Given this history, the initial position of the Better Homes and Madison defendants that proof of a pattern should be derived from the broader universe of all sales by Better Homes from 1997 to the present makes little sense. After the Better Homes and Madison defendants agreed at oral argument to limit the focus to sales meeting the three criteria above, they then inexplicably argued for a narrower time period than proposed by the Millers --specifically, the 1999 to 2000 time period which coincides with temporal limitations I originally set for discovery.
In contrast, the Millers have consistently pressed for discovery relating to a longer period and since the early conferences in this case, have argued for discovery concerning transactions from 1997. In initially limiting discovery to transactions occurring between 1999 to May 2000, I understood that the covered transactions during this 17 month period numbered over 100, a number which I believed was likely to provide the Millers with sufficient evidence to support their pattern and practice claims.*fn1 In light of this, I did not question the defendants' claim that a production of documents for a longer time period would be unduly burdensome. As Judge Pohorelsky observed, this ruling concerned only the discovery to be produced by the Better Homes and Madison defendants; I did not generally limit the scope of other discovery or trial to the more limited time period originally delineated.
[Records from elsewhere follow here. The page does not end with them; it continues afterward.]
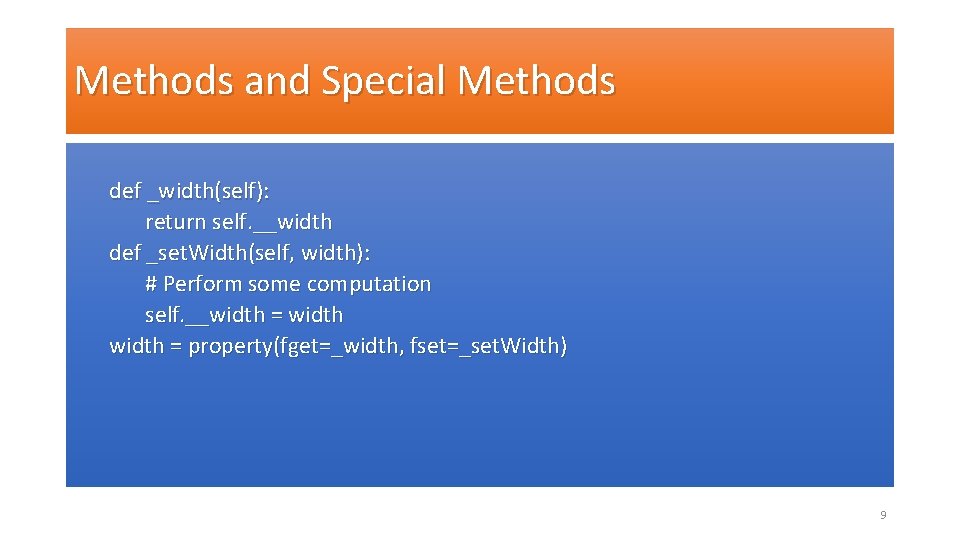 Methods and Special Methods

def _width(self):
    return self.__width
def _setWidth(self, width):
    # Perform some computation
    self.__width = width
width = property(fget=_width, fset=_setWidth)

9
I also indicated that the Millers could bring a future request to expand the scope of discovery sought should the discovery produced prove insufficient.
Discovery of sales during the longer time period from 1997 to May 2000 clearly "appears reasonably calculated to lead to the discovery of admissible evidence." Fed. R. Civ. P. 26(b)(1). A pattern could very well be founded upon transactions occurring over a 41 month period rather than the original 17 month period. See Hill v. Amoco Oil, No. 97 C 7501, 2003 WL 262424, at *4 (N.D. Ill. Jan. 27, 2003) (finding 30 discriminatory transactions out of millions over 7 year period insufficient to show pattern and practice of discrimination, but proof that 30 out of 30 randomly selected African-Americans were discriminated against would be compelling evidence of a pattern and practice of discrimination).
For the foregoing reasons, the Millers' motion in the nature of a motion in limine is granted to the extent outlined by Judge Pohorelsky, as discussed at a conference on October 18, 2007. Each side shall designate by November 15, 2007 up to 20 non-party home buyers purchasing homes from Better Homes between 1997 and May 2000 with financing obtained from Madison and insured by the FHA. No non-party home buyer will be permitted to testify at trial unless he or she is identified by this deadline and depositions of non-party home buyers shall be limited to the home buyers designated by either side. This limitation shall not be construed as a limitation on the scope of proof that the trial Court may set in the future and is without prejudice to a further motion in limine closer to trial.